Here's Paresh Dave, reporting for Reuters:

Clearview AI is expanding sales of its facial recognition software to companies from mainly serving the police, it told Reuters, inviting scrutiny on how the startup capitalizes on billions of photos it scrapes from social media profiles.

[...]

Instead of online photo comparisons, the new private-sector offering matches people to ID photos and other data that clients collect with subjects' permission. It is meant to verify identities for access to physical or digital spaces.

Vaale, a Colombian app-based lending startup, said it was adopting Clearview to match selfies to user-uploaded ID photos.
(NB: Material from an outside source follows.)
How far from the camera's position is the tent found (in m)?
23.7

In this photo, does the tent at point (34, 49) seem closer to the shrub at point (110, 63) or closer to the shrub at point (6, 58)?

None of this violates the agreement reached in Illinois, where Clearview was successfully sued for violating the state's privacy laws with its web-scraped collection of photos and personal data. The agreement only forbids sales of its original, 10-billion web-scraped image database to private companies or to Illinois state/local government agencies.

It still has permission to sell to other US government agencies. And nothing forbids it from courting foreign private companies, like the one discussed above.

Selling to private companies in the United States may appear to violate the settlement agreement, but the loophole is there for exploitation:

For the avoidance of doubt, this Private Entity Ban in no way limits Clearview's ability to work with federal government agencies (or State government agencies outside of Illinois) and contractors engaged in authorized support for and under contracts with such government agencies at all levels and locations.

Which is how this sort of thing happens:

Clearview AI CEO Hoan Ton-That said a U.S. company selling visitor management systems to schools had signed up as well.

It's not just a private company. It's a government contractor. The agreement says Clearview can still do this. And so it is, even if many of its critics aren't happy Clearview may soon be handling school security by proxy.

The company's CEO says there's nothing to worry about. According to Ton-That, the data used for 1:1 matches that will apparently identify students and staff will not be shared with other Clearview customers or allowed to intermingle with the company's haystack of web scrapings.

And maybe it won't! Maybe Clearview will capably silo its private offerings to ensure its 1:1 match offerings aren't trawling its massive collection of internet data, which could easily lead to mismatches or abusive searches. But all we have to go on is the assurances of a CEO who has previously been caught lying about his company's relationship with law enforcement agencies and its usefulness during criminal investigations.

Clearview does have an accurate product. But that doesn't excuse how it got here: by clearcutting public-facing websites and selling access to this scraped data to everyone from bored billionaires to human rights violators. The company needs to earn a whole lot more trust before anyone should feel comfortable with it deciding who can or can't access loans or, especially here in active shooter capital of the world, who may or may not enter a school.